▶ **Task instructions**
Change "metro sign pole" to "subway sign pole" in the records below, from the line with "How far away" to the line with "17.0 meters", and give back only those lines with nothing else altered.

--- Start Supplied data ---

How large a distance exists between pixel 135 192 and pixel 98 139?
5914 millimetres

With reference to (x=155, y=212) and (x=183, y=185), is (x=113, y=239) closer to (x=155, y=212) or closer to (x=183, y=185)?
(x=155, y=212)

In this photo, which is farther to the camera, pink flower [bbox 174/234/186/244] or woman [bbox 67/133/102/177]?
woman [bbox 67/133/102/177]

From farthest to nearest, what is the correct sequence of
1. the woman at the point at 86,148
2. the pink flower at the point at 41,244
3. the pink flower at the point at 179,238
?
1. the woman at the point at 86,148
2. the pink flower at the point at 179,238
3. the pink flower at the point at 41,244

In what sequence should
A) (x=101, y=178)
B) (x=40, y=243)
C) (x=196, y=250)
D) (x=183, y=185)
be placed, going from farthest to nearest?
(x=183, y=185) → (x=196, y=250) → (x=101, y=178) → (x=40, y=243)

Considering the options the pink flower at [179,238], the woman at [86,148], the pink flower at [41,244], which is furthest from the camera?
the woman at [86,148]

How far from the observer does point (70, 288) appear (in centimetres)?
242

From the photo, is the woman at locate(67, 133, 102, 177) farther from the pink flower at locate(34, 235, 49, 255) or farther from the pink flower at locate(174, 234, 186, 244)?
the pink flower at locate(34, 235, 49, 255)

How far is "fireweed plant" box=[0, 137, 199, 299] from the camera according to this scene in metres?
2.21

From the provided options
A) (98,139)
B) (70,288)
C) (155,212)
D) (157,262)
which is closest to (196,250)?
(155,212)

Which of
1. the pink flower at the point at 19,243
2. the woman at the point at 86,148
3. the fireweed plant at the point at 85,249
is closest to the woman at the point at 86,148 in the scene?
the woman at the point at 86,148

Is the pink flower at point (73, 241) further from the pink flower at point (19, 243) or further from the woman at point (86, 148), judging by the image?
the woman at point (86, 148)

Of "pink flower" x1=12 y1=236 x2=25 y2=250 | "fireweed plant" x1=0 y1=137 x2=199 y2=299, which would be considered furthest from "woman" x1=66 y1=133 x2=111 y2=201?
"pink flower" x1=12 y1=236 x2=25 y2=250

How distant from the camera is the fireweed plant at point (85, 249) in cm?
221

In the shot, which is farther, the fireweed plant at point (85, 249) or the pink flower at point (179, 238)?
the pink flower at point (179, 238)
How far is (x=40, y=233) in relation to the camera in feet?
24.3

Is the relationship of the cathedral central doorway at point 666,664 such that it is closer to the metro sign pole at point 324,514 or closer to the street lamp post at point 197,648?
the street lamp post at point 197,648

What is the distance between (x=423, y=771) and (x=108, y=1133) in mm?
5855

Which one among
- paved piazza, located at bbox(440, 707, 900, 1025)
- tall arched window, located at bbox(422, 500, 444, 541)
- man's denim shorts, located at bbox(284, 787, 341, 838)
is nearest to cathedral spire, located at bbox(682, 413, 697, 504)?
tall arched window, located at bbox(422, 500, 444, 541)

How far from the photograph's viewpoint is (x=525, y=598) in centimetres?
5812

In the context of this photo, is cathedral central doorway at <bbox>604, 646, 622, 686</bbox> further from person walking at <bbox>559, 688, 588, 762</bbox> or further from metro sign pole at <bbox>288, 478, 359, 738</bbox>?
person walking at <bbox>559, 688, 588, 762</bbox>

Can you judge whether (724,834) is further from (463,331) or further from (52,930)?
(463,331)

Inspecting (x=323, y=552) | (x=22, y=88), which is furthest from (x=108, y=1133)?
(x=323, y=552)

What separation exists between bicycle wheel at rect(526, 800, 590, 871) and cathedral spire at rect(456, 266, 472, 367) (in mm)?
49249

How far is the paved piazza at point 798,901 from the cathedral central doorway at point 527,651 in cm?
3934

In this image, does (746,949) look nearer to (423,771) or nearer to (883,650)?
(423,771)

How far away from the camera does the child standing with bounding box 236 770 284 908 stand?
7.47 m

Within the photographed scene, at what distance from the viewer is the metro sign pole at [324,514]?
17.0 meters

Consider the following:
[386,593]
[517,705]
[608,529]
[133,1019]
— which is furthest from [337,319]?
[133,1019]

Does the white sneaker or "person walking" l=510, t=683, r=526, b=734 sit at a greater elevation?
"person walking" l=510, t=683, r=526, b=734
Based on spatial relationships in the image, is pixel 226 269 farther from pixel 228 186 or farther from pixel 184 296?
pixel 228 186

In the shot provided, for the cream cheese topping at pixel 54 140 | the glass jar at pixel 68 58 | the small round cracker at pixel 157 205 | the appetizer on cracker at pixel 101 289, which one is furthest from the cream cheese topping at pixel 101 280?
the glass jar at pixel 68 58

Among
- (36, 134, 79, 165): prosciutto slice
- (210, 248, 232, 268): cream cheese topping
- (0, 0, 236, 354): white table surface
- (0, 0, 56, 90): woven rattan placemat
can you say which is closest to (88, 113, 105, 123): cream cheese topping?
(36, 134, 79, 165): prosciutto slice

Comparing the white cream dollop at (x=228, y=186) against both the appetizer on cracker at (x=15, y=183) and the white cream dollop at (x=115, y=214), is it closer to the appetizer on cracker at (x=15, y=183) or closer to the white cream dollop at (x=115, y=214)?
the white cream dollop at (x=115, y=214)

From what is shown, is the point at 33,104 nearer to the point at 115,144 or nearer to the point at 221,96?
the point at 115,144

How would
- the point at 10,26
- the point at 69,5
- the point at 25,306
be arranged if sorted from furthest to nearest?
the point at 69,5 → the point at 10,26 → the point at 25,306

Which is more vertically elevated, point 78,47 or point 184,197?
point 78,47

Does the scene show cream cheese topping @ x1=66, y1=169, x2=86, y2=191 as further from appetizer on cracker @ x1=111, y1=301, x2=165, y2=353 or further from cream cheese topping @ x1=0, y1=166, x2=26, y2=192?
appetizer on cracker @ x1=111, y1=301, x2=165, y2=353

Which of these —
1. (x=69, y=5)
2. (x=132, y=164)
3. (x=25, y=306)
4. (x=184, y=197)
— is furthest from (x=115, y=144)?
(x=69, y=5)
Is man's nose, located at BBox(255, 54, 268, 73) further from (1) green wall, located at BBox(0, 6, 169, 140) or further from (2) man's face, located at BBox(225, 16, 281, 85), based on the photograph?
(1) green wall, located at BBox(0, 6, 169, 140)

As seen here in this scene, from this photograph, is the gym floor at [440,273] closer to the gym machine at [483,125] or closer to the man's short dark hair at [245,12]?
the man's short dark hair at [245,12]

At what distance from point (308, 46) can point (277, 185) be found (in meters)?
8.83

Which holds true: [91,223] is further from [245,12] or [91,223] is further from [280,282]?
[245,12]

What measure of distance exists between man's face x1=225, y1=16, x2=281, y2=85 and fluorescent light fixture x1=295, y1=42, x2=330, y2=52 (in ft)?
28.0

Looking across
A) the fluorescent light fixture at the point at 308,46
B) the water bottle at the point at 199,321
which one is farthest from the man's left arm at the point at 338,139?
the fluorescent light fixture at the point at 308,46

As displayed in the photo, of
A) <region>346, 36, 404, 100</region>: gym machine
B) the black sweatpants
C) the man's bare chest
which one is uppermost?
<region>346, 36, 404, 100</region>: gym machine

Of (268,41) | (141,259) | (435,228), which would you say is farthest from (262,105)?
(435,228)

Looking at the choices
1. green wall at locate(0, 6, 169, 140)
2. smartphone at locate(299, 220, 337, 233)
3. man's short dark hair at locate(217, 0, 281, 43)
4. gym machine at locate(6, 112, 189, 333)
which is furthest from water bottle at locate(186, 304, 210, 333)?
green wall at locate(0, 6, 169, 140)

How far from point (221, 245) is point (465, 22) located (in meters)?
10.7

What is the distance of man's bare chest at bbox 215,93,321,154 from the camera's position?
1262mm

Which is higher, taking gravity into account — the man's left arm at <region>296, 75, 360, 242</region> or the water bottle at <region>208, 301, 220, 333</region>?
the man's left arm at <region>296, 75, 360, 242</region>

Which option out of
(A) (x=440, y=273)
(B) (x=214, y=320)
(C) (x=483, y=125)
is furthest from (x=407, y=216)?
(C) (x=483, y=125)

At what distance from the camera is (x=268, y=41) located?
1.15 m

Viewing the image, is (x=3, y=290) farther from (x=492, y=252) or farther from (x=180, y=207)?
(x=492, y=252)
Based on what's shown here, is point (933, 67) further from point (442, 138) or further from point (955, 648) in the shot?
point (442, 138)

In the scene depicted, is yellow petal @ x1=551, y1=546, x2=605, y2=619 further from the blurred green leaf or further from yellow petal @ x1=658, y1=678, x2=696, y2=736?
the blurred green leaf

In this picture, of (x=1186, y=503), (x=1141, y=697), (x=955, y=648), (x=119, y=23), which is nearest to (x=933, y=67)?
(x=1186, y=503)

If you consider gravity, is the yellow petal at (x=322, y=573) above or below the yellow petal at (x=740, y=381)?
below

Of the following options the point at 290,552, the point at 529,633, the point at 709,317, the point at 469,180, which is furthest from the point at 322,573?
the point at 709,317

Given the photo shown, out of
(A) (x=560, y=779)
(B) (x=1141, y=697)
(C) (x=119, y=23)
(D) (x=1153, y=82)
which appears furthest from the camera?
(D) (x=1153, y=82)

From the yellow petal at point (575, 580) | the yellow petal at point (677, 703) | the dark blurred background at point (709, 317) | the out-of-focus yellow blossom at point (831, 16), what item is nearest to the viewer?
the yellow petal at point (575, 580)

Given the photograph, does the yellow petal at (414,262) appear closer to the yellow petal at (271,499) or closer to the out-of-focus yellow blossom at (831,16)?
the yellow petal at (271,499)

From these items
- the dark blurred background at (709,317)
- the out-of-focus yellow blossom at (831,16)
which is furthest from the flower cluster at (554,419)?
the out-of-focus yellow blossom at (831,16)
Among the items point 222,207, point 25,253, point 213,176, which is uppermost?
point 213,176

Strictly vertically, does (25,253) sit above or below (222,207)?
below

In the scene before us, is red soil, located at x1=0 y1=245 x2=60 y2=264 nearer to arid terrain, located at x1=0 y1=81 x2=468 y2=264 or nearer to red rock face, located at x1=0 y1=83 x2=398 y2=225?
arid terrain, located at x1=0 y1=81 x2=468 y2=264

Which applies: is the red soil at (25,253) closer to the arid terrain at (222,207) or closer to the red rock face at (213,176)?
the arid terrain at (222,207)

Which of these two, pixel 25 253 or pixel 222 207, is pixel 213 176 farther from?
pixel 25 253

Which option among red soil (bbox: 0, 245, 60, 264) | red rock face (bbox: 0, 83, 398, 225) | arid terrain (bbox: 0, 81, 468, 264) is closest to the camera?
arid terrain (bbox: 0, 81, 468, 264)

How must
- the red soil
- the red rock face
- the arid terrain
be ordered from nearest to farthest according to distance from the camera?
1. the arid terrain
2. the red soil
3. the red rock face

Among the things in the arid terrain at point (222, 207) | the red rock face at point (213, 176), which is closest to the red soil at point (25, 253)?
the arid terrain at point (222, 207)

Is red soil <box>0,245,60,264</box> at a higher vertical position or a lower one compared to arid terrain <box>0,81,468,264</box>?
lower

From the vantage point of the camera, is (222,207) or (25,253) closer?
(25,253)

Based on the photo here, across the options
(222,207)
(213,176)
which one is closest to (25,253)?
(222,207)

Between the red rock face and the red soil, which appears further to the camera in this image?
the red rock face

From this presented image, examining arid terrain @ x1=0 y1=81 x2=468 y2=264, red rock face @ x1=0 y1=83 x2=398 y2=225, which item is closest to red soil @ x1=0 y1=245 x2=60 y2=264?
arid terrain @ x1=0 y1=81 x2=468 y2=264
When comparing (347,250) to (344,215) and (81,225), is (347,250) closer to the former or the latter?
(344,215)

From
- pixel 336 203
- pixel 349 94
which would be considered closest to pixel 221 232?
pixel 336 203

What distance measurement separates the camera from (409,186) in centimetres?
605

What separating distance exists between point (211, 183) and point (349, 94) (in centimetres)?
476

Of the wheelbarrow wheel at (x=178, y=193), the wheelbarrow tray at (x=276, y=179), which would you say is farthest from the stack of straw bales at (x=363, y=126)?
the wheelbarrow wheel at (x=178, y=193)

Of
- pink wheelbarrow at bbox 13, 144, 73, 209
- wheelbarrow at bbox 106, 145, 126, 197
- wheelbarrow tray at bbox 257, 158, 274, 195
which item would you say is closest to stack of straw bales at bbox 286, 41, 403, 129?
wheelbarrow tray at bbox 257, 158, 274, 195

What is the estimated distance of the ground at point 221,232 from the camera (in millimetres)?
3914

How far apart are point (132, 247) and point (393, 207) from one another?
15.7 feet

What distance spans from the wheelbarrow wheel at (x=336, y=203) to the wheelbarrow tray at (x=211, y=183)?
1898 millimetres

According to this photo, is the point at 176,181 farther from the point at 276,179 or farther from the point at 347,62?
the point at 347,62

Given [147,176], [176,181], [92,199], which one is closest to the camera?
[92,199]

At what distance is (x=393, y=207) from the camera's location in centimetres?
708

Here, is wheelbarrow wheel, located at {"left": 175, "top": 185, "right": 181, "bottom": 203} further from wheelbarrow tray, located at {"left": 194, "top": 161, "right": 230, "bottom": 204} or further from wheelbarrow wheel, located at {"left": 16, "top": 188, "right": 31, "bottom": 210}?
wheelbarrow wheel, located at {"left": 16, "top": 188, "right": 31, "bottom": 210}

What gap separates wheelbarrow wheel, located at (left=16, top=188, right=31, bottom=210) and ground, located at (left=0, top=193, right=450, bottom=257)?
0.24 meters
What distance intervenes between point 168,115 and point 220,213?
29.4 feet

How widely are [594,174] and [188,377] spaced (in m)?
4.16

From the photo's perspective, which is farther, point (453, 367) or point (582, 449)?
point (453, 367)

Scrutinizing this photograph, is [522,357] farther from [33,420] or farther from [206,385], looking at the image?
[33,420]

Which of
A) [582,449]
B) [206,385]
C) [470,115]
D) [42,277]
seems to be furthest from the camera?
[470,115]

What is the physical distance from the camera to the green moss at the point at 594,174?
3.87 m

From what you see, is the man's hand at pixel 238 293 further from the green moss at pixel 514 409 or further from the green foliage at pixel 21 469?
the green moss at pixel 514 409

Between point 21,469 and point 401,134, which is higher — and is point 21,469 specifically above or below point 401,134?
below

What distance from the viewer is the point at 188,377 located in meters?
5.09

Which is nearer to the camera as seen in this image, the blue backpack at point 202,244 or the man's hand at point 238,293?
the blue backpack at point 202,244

--- End Supplied data ---

▶ **Answer for this exercise**
How far away from the camera does the child standing with bounding box 236 770 284 908 stand?
7.47 m

Within the photographed scene, at what distance from the viewer is the subway sign pole at [324,514]?
17.0 meters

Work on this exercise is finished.